**What you will do**
Return all of the data exactly as given.

[Spatial relationship records]
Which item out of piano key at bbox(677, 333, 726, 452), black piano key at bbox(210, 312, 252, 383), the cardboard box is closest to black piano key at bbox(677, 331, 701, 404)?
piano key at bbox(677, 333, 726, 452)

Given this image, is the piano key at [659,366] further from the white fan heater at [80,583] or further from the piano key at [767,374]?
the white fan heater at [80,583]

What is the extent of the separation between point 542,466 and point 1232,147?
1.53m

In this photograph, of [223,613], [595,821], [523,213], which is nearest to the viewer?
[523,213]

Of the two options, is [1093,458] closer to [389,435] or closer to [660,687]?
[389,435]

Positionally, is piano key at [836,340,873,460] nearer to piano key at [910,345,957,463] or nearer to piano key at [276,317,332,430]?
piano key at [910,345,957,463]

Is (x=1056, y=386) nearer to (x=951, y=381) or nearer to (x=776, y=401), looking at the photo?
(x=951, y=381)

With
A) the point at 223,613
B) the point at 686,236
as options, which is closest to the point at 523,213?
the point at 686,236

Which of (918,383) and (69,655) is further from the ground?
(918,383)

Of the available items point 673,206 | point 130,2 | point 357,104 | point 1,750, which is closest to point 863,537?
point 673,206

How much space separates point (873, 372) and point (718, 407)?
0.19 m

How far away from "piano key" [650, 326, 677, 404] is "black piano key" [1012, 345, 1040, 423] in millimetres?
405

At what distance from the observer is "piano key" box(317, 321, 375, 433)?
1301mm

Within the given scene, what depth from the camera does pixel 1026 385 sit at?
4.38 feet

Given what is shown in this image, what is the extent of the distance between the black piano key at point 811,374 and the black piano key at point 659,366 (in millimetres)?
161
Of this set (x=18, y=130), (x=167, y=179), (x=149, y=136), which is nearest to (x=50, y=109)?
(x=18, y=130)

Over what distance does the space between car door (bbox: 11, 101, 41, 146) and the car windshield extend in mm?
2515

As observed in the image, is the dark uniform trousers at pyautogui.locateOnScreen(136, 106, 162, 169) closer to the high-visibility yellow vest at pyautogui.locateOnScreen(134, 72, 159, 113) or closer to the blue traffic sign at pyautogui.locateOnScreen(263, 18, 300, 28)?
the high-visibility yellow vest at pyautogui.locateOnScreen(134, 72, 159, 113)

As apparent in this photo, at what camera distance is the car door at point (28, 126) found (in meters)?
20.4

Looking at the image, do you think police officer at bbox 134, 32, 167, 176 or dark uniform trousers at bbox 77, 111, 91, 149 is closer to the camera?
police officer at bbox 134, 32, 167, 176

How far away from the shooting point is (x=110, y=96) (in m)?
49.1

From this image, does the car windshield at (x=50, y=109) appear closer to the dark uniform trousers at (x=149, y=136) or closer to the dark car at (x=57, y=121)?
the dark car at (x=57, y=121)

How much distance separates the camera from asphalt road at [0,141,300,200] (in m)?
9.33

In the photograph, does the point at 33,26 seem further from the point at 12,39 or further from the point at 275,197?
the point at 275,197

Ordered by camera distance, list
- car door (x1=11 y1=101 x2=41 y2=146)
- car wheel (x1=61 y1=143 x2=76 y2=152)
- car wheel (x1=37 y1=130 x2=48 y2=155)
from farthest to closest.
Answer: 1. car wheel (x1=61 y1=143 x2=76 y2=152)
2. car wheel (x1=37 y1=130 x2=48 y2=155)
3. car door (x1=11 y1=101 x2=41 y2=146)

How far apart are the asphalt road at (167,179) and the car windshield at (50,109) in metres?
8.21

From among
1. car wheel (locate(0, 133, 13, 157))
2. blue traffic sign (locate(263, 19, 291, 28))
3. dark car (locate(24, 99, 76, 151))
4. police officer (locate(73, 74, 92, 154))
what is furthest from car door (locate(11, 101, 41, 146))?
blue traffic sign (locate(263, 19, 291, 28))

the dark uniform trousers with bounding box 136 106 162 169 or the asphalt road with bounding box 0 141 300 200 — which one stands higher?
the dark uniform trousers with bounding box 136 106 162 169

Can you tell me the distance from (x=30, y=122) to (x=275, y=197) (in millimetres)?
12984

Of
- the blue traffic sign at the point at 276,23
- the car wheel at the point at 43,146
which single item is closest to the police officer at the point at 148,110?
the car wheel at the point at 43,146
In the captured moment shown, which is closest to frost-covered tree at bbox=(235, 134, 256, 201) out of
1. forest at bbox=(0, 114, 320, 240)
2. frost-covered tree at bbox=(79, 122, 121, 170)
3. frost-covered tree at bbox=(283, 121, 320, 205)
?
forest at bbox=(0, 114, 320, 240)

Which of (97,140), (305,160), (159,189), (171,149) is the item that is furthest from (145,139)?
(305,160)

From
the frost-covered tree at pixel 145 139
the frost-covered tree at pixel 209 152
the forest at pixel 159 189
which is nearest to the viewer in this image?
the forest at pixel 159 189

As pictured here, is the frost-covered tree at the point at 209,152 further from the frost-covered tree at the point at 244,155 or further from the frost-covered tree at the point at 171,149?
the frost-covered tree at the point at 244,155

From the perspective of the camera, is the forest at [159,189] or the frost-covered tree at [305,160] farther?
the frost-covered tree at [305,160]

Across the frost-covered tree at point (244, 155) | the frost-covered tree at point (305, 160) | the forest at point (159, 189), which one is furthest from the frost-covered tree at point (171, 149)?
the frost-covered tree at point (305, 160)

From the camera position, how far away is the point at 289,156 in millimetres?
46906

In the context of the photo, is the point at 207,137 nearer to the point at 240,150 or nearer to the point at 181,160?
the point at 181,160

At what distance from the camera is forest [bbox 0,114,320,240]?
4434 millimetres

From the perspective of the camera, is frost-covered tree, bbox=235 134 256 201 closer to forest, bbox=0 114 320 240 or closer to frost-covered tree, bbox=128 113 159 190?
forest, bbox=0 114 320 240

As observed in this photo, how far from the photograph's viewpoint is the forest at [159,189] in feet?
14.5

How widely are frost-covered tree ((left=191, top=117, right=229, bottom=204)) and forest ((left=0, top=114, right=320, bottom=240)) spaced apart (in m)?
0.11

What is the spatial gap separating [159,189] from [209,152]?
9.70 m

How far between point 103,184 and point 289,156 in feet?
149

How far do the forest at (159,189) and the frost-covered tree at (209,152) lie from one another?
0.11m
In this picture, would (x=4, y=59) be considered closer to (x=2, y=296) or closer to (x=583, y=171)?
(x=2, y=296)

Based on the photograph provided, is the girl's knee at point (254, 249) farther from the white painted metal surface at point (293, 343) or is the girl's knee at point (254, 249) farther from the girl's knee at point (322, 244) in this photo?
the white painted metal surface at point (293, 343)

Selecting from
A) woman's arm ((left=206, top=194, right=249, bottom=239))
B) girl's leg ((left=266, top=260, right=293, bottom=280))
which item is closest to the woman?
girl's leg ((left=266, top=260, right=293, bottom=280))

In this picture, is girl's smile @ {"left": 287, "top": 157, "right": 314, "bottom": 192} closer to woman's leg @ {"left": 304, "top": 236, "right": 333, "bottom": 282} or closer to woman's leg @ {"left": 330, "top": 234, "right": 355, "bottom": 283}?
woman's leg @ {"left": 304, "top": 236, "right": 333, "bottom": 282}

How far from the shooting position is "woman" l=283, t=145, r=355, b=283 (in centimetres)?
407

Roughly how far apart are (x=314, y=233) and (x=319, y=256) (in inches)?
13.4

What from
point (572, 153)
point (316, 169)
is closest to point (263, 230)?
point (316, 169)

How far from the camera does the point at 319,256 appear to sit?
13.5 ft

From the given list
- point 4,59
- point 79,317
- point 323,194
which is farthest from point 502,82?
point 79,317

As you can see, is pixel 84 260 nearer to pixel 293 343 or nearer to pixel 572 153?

**Result of this exercise**
Which item out of piano key at bbox(677, 333, 726, 452), black piano key at bbox(210, 312, 252, 383), the cardboard box is closest to black piano key at bbox(677, 331, 701, 404)?
piano key at bbox(677, 333, 726, 452)

Given this image, is the piano key at [659,366] further from the white fan heater at [80,583] or further from the piano key at [767,374]?
the white fan heater at [80,583]

What is the extent of the separation between point 542,466 and point 1232,147?
1.53m

In this photograph, of [223,613], [595,821], [523,213], which is nearest to the viewer?
[523,213]

Of the two options, is [1093,458] closer to [389,435] or closer to [660,687]?
[389,435]

Positionally, is piano key at [836,340,873,460] nearer to piano key at [910,345,957,463] or nearer to piano key at [276,317,332,430]?
piano key at [910,345,957,463]

Is (x=1056, y=386) nearer to (x=951, y=381) or nearer to (x=776, y=401), looking at the photo?
(x=951, y=381)

With
A) the point at 223,613
B) the point at 686,236
as options, which is closest to the point at 523,213?
the point at 686,236

Which of (918,383) and (69,655) is further from the ground?
(918,383)

Of the available items point 673,206 | point 130,2 | point 357,104 | point 1,750, which is closest to point 863,537?
point 673,206

How much space separates point (873, 372) and point (718, 407)?
0.19 m

How far away from "piano key" [650, 326, 677, 404] is "black piano key" [1012, 345, 1040, 423] in millimetres?
405

At what distance from the observer is "piano key" box(317, 321, 375, 433)?
1301mm

Within the given scene, what depth from the camera does pixel 1026 385 sit at?
4.38 feet

Given what is shown in this image, what is the extent of the distance between the black piano key at point 811,374 and the black piano key at point 659,366 (in millimetres)?
161
Of this set (x=18, y=130), (x=167, y=179), (x=149, y=136), which is nearest to (x=50, y=109)?
(x=18, y=130)

Over what distance does the space between car door (bbox: 11, 101, 41, 146) and the car windshield extend in mm?
2515

As observed in the image, is the dark uniform trousers at pyautogui.locateOnScreen(136, 106, 162, 169) closer to the high-visibility yellow vest at pyautogui.locateOnScreen(134, 72, 159, 113) or closer to the blue traffic sign at pyautogui.locateOnScreen(263, 18, 300, 28)?
the high-visibility yellow vest at pyautogui.locateOnScreen(134, 72, 159, 113)

As apparent in this photo, at what camera distance is the car door at point (28, 126) found (in meters)?
20.4

Looking at the image, do you think police officer at bbox 134, 32, 167, 176 or dark uniform trousers at bbox 77, 111, 91, 149 is closer to the camera?
police officer at bbox 134, 32, 167, 176

How far away from the shooting point is (x=110, y=96) (in m)?
49.1

From this image, does the car windshield at (x=50, y=109) appear closer to the dark uniform trousers at (x=149, y=136) or closer to the dark car at (x=57, y=121)?
the dark car at (x=57, y=121)

How much distance separates the camera from asphalt road at [0,141,300,200] (in m)?
9.33

In the photograph, does the point at 33,26 seem further from the point at 12,39 or further from the point at 275,197?
the point at 275,197

Ordered by camera distance, list
- car door (x1=11 y1=101 x2=41 y2=146)
- car wheel (x1=61 y1=143 x2=76 y2=152)
- car wheel (x1=37 y1=130 x2=48 y2=155)
from farthest to closest.
Answer: 1. car wheel (x1=61 y1=143 x2=76 y2=152)
2. car wheel (x1=37 y1=130 x2=48 y2=155)
3. car door (x1=11 y1=101 x2=41 y2=146)

How far apart are the asphalt road at (167,179) and the car windshield at (50,109) in metres?
8.21

From among
1. car wheel (locate(0, 133, 13, 157))
2. blue traffic sign (locate(263, 19, 291, 28))
3. dark car (locate(24, 99, 76, 151))
4. police officer (locate(73, 74, 92, 154))
what is furthest from car door (locate(11, 101, 41, 146))?
blue traffic sign (locate(263, 19, 291, 28))

the dark uniform trousers with bounding box 136 106 162 169 or the asphalt road with bounding box 0 141 300 200 — which one stands higher?
the dark uniform trousers with bounding box 136 106 162 169

Can you tell me the distance from (x=30, y=122) to (x=275, y=197) (in millimetres)?
12984

Of
- the blue traffic sign at the point at 276,23
- the car wheel at the point at 43,146
which single item is closest to the police officer at the point at 148,110?
the car wheel at the point at 43,146
In the captured moment shown, which is closest to frost-covered tree at bbox=(235, 134, 256, 201) out of
1. forest at bbox=(0, 114, 320, 240)
2. frost-covered tree at bbox=(79, 122, 121, 170)
3. frost-covered tree at bbox=(283, 121, 320, 205)
?
forest at bbox=(0, 114, 320, 240)

Which of (97,140), (305,160), (159,189), (171,149) is the item that is furthest from (145,139)?
(305,160)

From
the frost-covered tree at pixel 145 139
the frost-covered tree at pixel 209 152
the forest at pixel 159 189
which is nearest to the viewer in this image?
the forest at pixel 159 189

As pictured here, is the frost-covered tree at the point at 209,152 further from the frost-covered tree at the point at 244,155 or further from the frost-covered tree at the point at 171,149?
the frost-covered tree at the point at 244,155

From the perspective of the camera, is the forest at [159,189] or the frost-covered tree at [305,160] farther?
the frost-covered tree at [305,160]

Across the frost-covered tree at point (244, 155) | the frost-covered tree at point (305, 160) | the forest at point (159, 189), which one is furthest from the frost-covered tree at point (171, 149)?
the frost-covered tree at point (305, 160)

From the camera position, how far away is the point at 289,156 in millimetres?
46906

In the context of the photo, is the point at 207,137 nearer to the point at 240,150 or nearer to the point at 181,160?
the point at 181,160

At what distance from the camera is forest [bbox 0,114,320,240]?
4434 millimetres

From the perspective of the camera, is frost-covered tree, bbox=235 134 256 201 closer to forest, bbox=0 114 320 240 or closer to frost-covered tree, bbox=128 113 159 190?
forest, bbox=0 114 320 240

As observed in this photo, how far from the photograph's viewpoint is the forest at [159,189] in feet?
14.5

How widely are frost-covered tree ((left=191, top=117, right=229, bottom=204)) and forest ((left=0, top=114, right=320, bottom=240)) spaced apart (in m)?
0.11

What is the spatial gap separating [159,189] from [209,152]?
9.70 m

How far between point 103,184 and point 289,156 in feet?
149

How far do the forest at (159,189) and the frost-covered tree at (209,152) lie from one another?
0.11m
In this picture, would (x=4, y=59) be considered closer to (x=2, y=296) or closer to (x=583, y=171)?
(x=2, y=296)

Based on the photograph provided, is the girl's knee at point (254, 249) farther from the white painted metal surface at point (293, 343) or is the girl's knee at point (254, 249) farther from the girl's knee at point (322, 244) in this photo?
the white painted metal surface at point (293, 343)

Selecting from
A) woman's arm ((left=206, top=194, right=249, bottom=239))
B) girl's leg ((left=266, top=260, right=293, bottom=280))
which item is closest to the woman?
girl's leg ((left=266, top=260, right=293, bottom=280))

In this picture, is girl's smile @ {"left": 287, "top": 157, "right": 314, "bottom": 192} closer to woman's leg @ {"left": 304, "top": 236, "right": 333, "bottom": 282} or closer to woman's leg @ {"left": 330, "top": 234, "right": 355, "bottom": 283}?
woman's leg @ {"left": 304, "top": 236, "right": 333, "bottom": 282}

How far from the shooting position is "woman" l=283, t=145, r=355, b=283 (in centimetres)?
407

Roughly how far apart are (x=314, y=233) and (x=319, y=256) (in inches)?
13.4

What from
point (572, 153)
point (316, 169)
is closest to point (263, 230)?
point (316, 169)

How far from the camera does the point at 319,256 appear to sit?
13.5 ft

From the given list
- point 4,59
- point 79,317
- point 323,194
which is farthest from point 502,82?
point 79,317

As you can see, is pixel 84 260 nearer to pixel 293 343 or nearer to pixel 572 153?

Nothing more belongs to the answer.